# Exercise passage
====
There is no indication however on what exactly may be outdated, and who is making the determination that the book still has value, and on what grounds.

The next book that required a disclaimer was Franklin D Roosevelt and the Age of Action--ed. Alfred B Rollins, Jr (1960):

"This document contains dated and possibly incorrect information. However it is considered to be an important work in this field. Please use it with care."

This one is a masterpiece. "Possibly" strikes me as the vital word, but "dated" is good too. And the heartfelt urgency of the final admonishment seems almost out of place in this age. Glancing over the book it looks like pretty much a general survey of the period referenced, in the old style, by and about people who had in fact lived through the entire era. The question I guess is, can information be dated but at the same time correct?
====
# Data
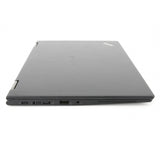 Lenovo ThinkPad X390 Yoga Laptop: 8th Gen Core i5, 8GB RAM, 512GB SSD Warranty - GreenGreenStoreUK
====
# What you have to do
Please list each point that the passage on book disclaimers says it gives "no indication" of.

# Solved problem
- What exactly may be outdated
- Who is making the determination that the book still has value
- On what grounds that determination is made